It Isn’t Punk to Seek Permission
An Introduction to Punk Poetry and its Influences
It Isn’t Punk to Seek Permission* - An Introduction to Punk Poetry and its Influences
I’ve been into punk since I was 15 and through this I discovered poets such as John Cooper Clarke, Attila the Stockbroker, and Joolz Denby. This eventually led me to write myself.
Poetry and underground music scenes have had an ongoing association. For instance, Beat poet Allen Ginsberg had a long affiliation with the activist band The Fugs, who are considered to have influenced the punk movement. Lou Reed of the Velvet Underground studied under poet, Delmore Schwartz at Syracuse University: Reed said that Schwartz had showed him how ‘with the simplest language imaginable, and very short, you can accomplish the most astonishing heights.’
The American punk poets Patti Smith and Jim Carroll took considerable influence from the Beat scene. Smith famously had poetic obsessions with the English Romantic poet William Blake and the French Symbolist poet Arthur Rimbaud, as well as her admiration for Bob Dylan. Carroll cited poets such as Frank O Hara, John Ashbury and Rainer Maria Rilke as influences. The anarchistic outlook of these older poets must have struck a chord to a burgeoning punk scene, intent on challenging authority and the old order.
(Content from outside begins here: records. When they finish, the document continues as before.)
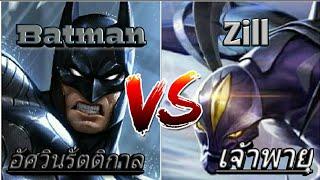 Rov Ep.31 Batman Vs Zill อัศวินรัตติกาล Vs นักฆ่ามือสังหาร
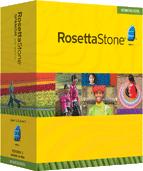 Rosetta Stone - Learn Japanese (Level 1, 2 & 3 Set) User Reviews & Pricing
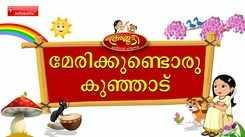 Malayalam Nursery Rhymes: Kids Video Song in Malayalam 'Mary Had A Little Lamb'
Jim Carroll’s autobiographical novel The Baseball Diaries was made into a film, which was where I first came across him.
On this side of the Atlantic poets with a more radical approach began to perform on the UK scene and engage in musical collaborations. Surprisingly, I can’t find a great deal to suggest the Liverpool Beat scene had much influence on the UK based punk-poets of the 70s. I would guess Bob Calvert, a poet and writer as well as lyricist and vocalist for space-rock band Hawkwind, must have been some influence, as the band were a big influence on the UK punk scene and DIY ethic.
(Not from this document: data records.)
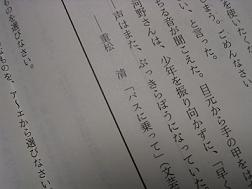 p 148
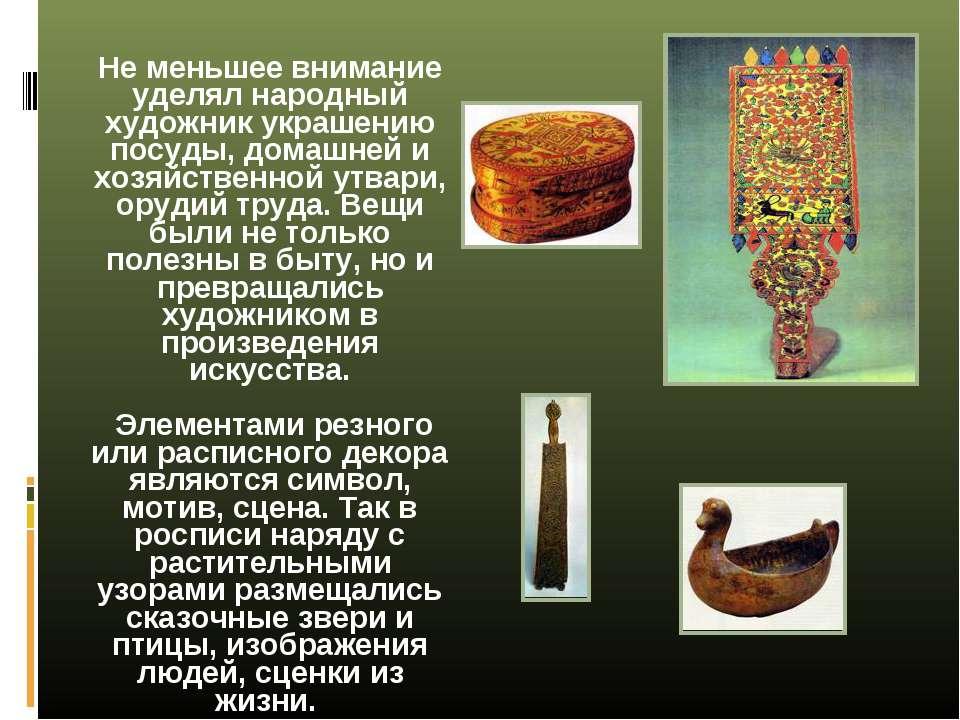 Не меньшее внимание уделял народный художник украшению посуды, домашней и хоз...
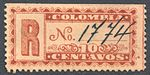 Colombia 1892 ScF12 used.jpg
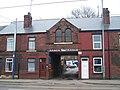 Coach Entrance, Holme Lane, Hillsborough, Sheffield - geograph.org.uk - 1656922.jpg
John Cooper Clarke, whom I’m sure most of you will have heard of, had been performing in working men’s clubs on the Northern circuit prior to opening for bands such as The Sex Pistols and The Buzzcocks. On his recent Desert Island Discs recording, Cooper Clarke says his teacher, John Malone, inspired him to write, through Malone’s obsession with the romantic poets. Cooper Clarke says, in particular, he took a liking to Edgar Alan Poe, and cites French 19th century poet Charles Baudelaire as his enduring number one.
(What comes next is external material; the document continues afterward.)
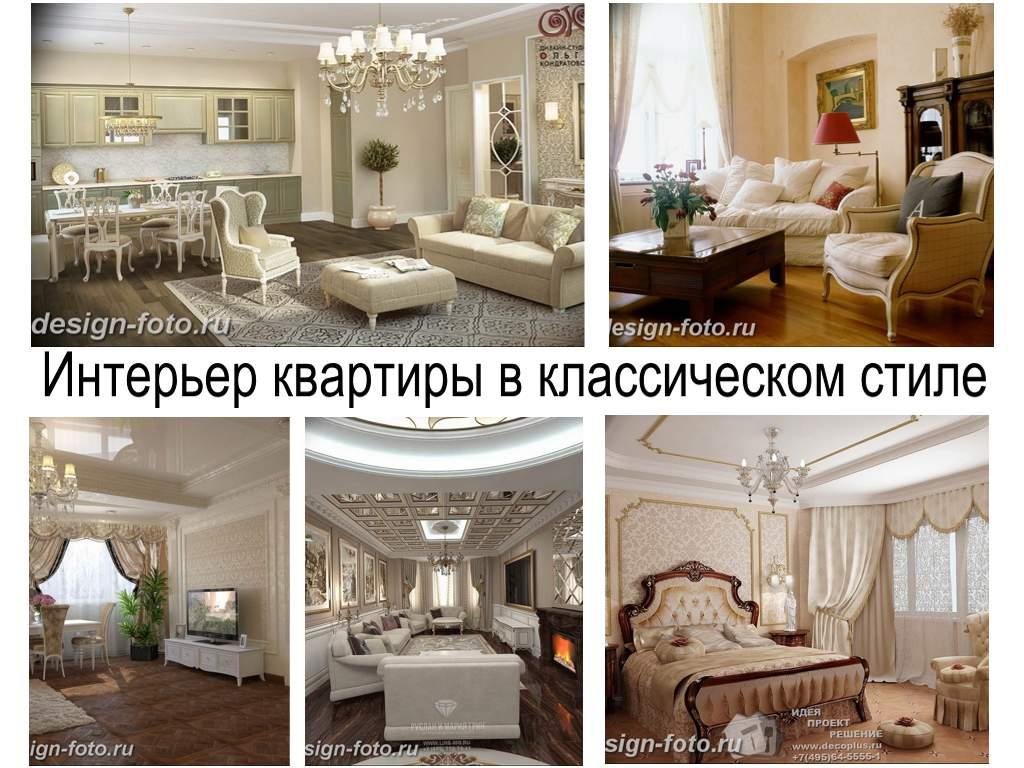 Интерьер квартиры в классическом стиле - информация и фото примеры проектов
Nick Tockzek was another Northern performance poet who found himself drawn to the punk scene. He is still writing and recording and is a respected researcher of right-wing thought and organizations – in order to better understand why people are drawn to it. His first political work The Bigger Tory Vote was published in 1991, by the anarchist AK Press.
Joolz Denby became interested in the punk scene while working as a bouncer at a Bradford club, and began writing poetry around the same time. She would later collaborate with punk bands and musicians such as the New Model Army and Jah Wobble.
Patrik Fitzgerald had success on the 1970s punk scene – the EP A Safety Pin Stuck in My Heart – a love song for punk music, being his best known work. Some critics called him the new Bob Dylan.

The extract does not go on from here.